Воевода присел, вынул из груды трофеев ремень с тиснеными на нем непонятными знаками и рисунками, с бронзовой застежкой и тяжелым бронзовым же ножом в замшевых ножнах. В поясной сумке лежали каменные бусы из невзрачных окатышей, берестяные туесочки с мазями, пара толстых иголок, моток нитей, костяное шило и прочая подобная мелочь.
– Золота нет, цена копейка… – Егоров поднял глаза на немца, на других казаков. – Разве не заслужила?

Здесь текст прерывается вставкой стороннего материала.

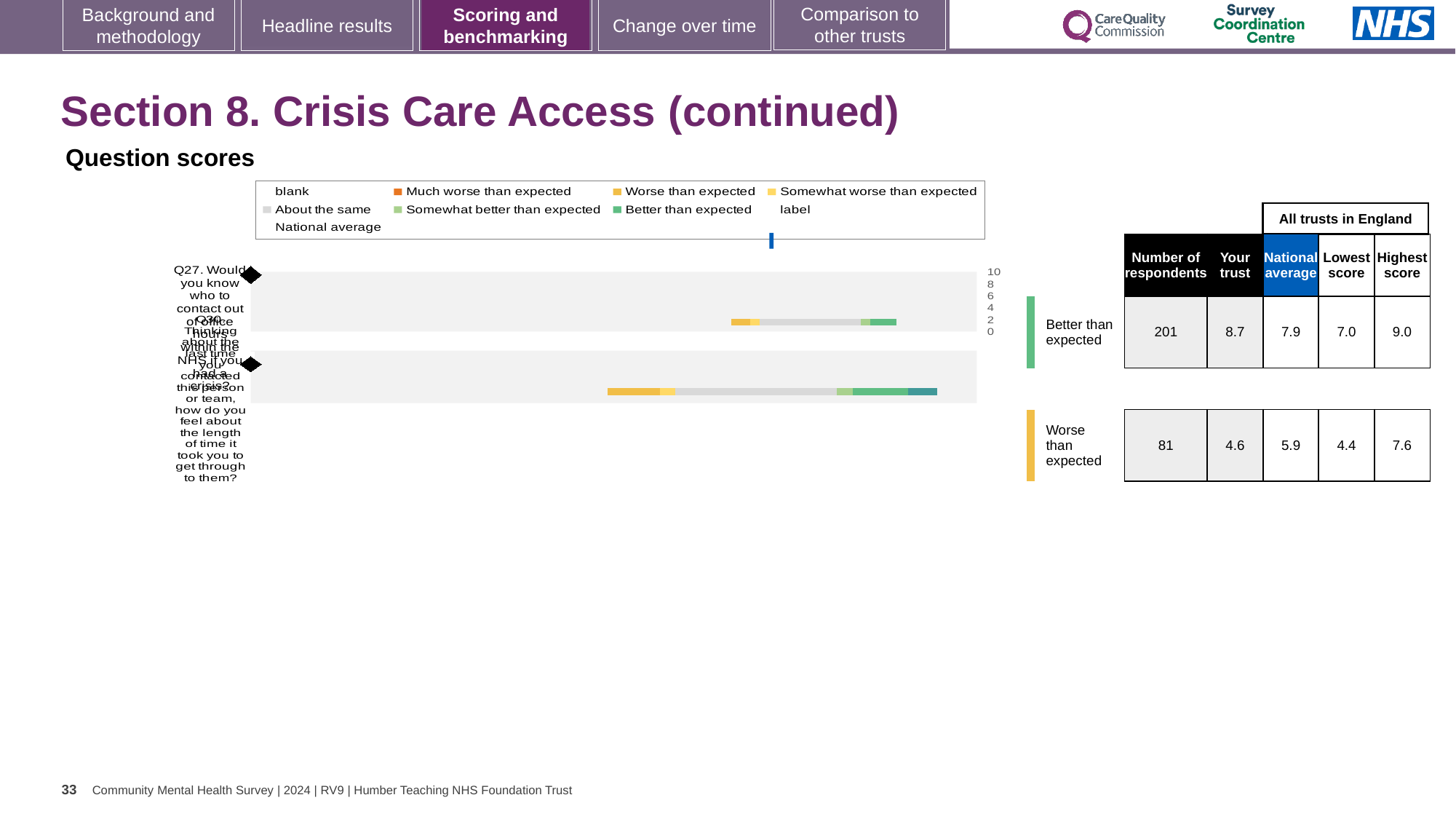
What is the 'Your trust' score for Q30? 4.6 For Q27, which is higher: the trust's score or the national average? Your trust Which question has the higher 'Your trust' score, Q27 or Q30? Q27 What is the 'Your trust' score for Q27? 8.7 What kind of chart is shown under 'Question scores'? bar chart What is the difference between the national average and the trust's score for Q30? 1.3 What is the national average score for Q27? 7.9 By how much does the trust's score for Q27 exceed the national average? 0.8 How many respondents answered Q30? 81 How many questions are plotted in the Question scores chart? 2 Which question is rated 'Worse than expected'? Q30 What is the lowest score among all trusts in England for Q30? 4.4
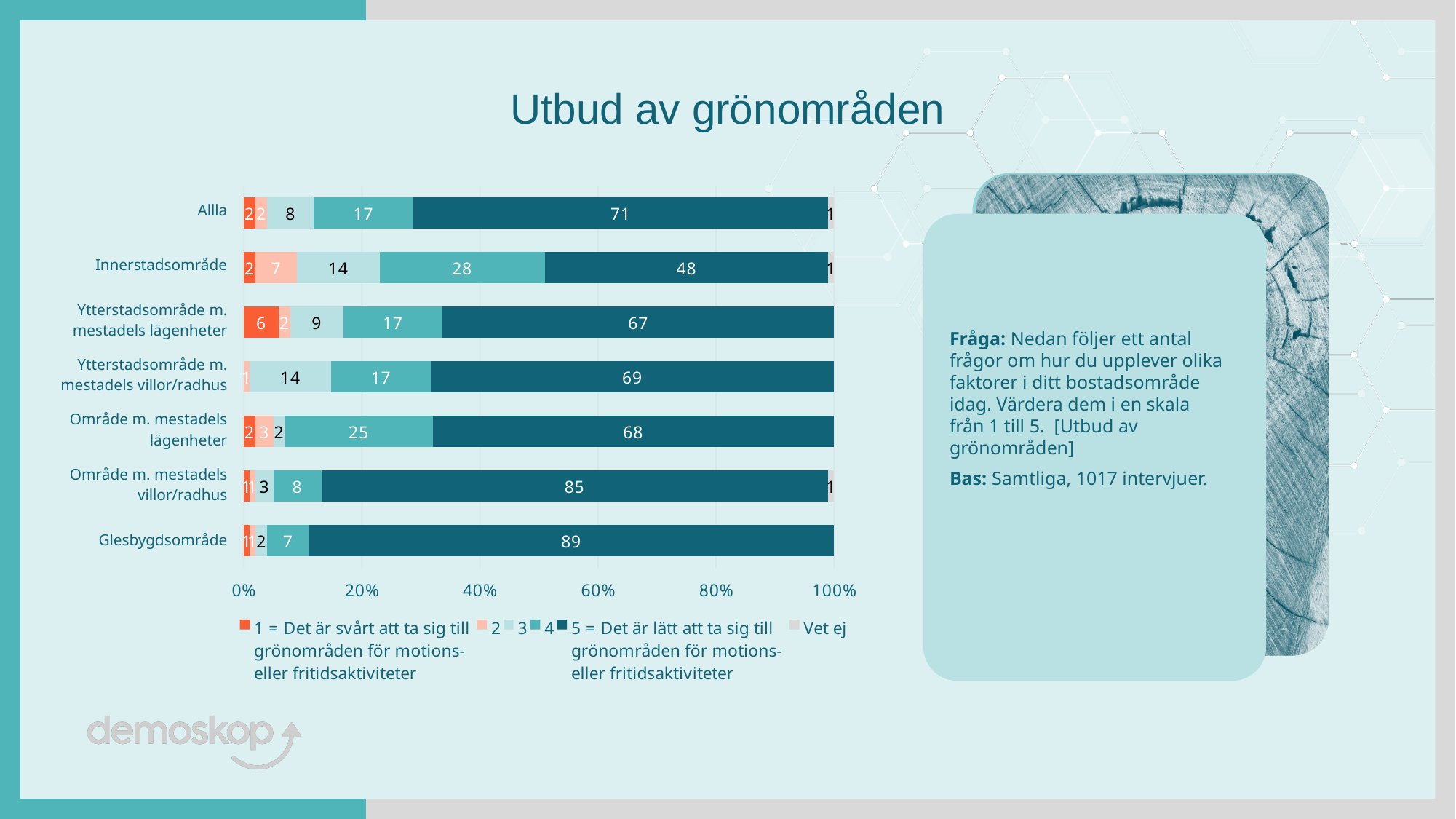
Which has a larger series 4 value, Innerstadsområde or Område m. mestadels lägenheter? Innerstadsområde What is the title of the chart? Utbud av grönområden What kind of chart is shown on the slide? stacked bar chart How many categories (rows) does the chart show? 7 What is the value of series 1 (Det är svårt att ta sig till grönområden) for Ytterstadsområde m. mestadels lägenheter? 6 How many series does the legend list? 6 Which category has the lowest value for series 5 (Det är lätt att ta sig till grönområden)? Innerstadsområde What is the value of series 4 for Innerstadsområde? 28 What is the value of series 5 (Det är lätt att ta sig till grönområden) for Glesbygdsområde? 89 What is the value of series 3 for Ytterstadsområde m. mestadels villor/radhus? 14 Which category has the highest value for series 5 (Det är lätt att ta sig till grönområden)? Glesbygdsområde What is the difference between the series 5 values for Område m. mestadels villor/radhus and Allla? 14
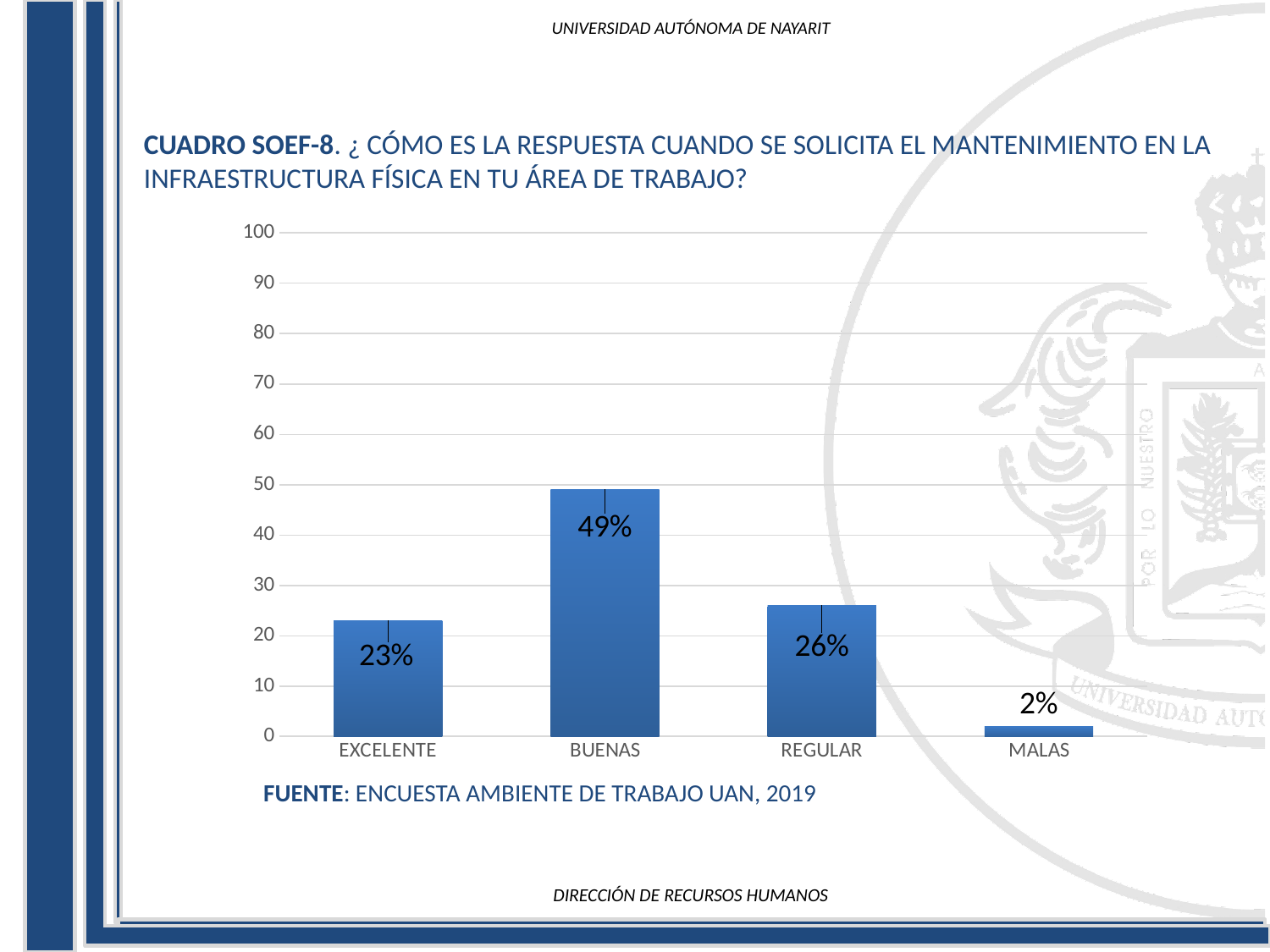
What is the value for MALAS? 2% Which category has the highest value? BUENAS What source is cited below the chart? ENCUESTA AMBIENTE DE TRABAJO UAN, 2019 Which is larger, the value for REGULAR or the value for EXCELENTE? REGULAR What is the difference between the values for BUENAS and REGULAR? 23% What is the value for REGULAR? 26% How many categories are shown on the x axis? 4 Which category has the lowest value? MALAS What kind of chart is shown on the slide? bar chart What is the value for BUENAS? 49% What is the value for EXCELENTE? 23% Is the value for BUENAS greater or less than 40? greater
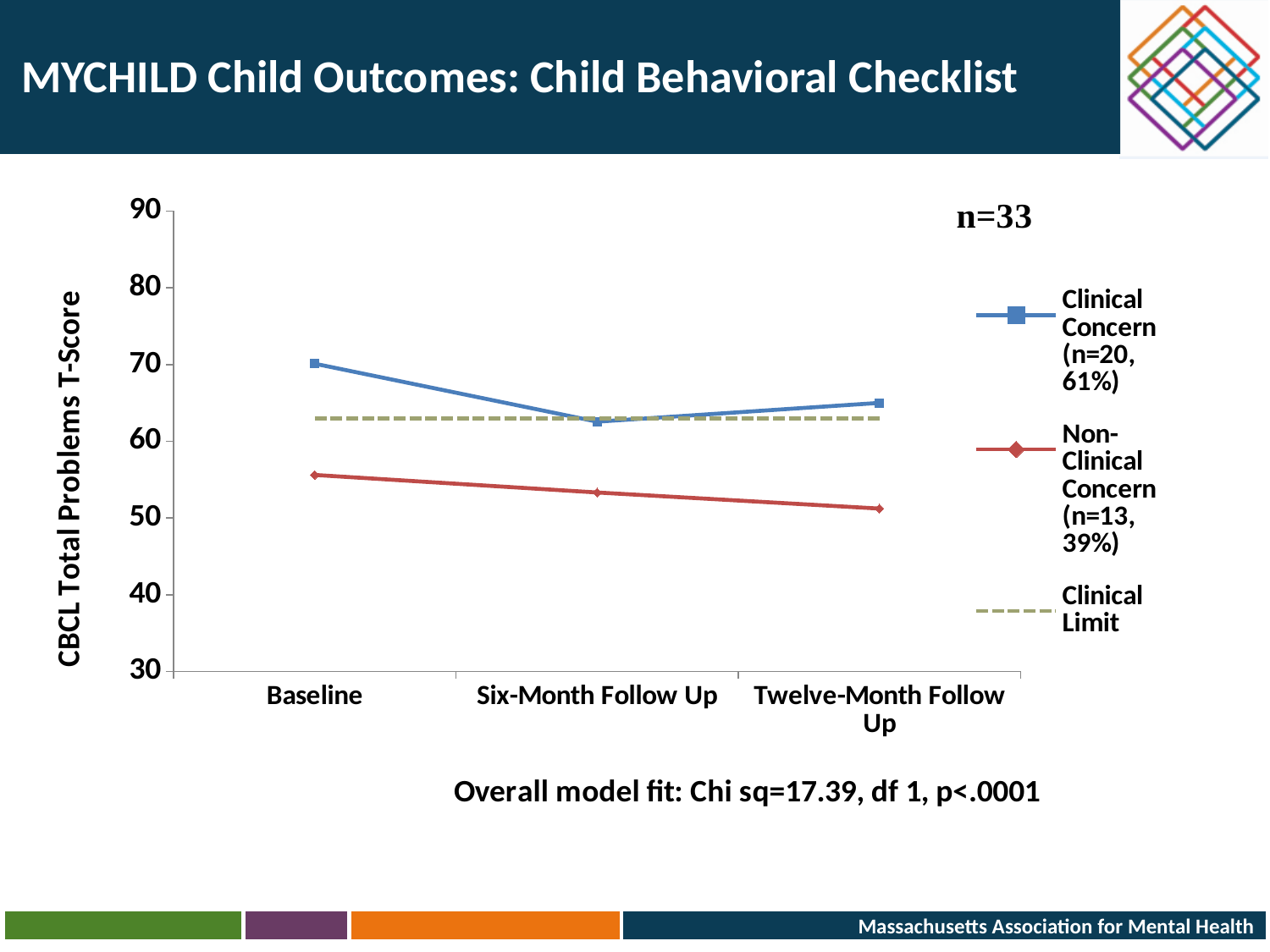
How many time points are shown on the x axis? 3 What kind of chart is shown on the slide? line chart Is the Clinical Concern value at Baseline greater or less than 60? greater What sample size is shown for the Clinical Concern group in the legend? n=20, 61% At Baseline, which series has the higher value: Clinical Concern or Non-Clinical Concern? Clinical Concern Is the Non-Clinical Concern value at Twelve-Month Follow Up greater or less than 60? less At which time point is the Non-Clinical Concern value lowest? Twelve-Month Follow Up How many series does the legend list? 3 Is the Clinical Concern value at Six-Month Follow Up greater or less than 70? less Does the Non-Clinical Concern line rise or fall from Baseline to Twelve-Month Follow Up? fall What is the title of the y axis? CBCL Total Problems T-Score At which time point is the Clinical Concern value highest? Baseline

Сотоварища нашего спасла, в деле нашем помогает.
– Коли с ней добычей делимся, то за вольную тогда выходит… – усомнился Семенко Волк.
– В остроге не осталась, по своей воле с нами пошла, – напомнил воевода. – Увечных на берегу морском лечила, хитрость придумала, как скрыться от чародеев на драконах. Или круг?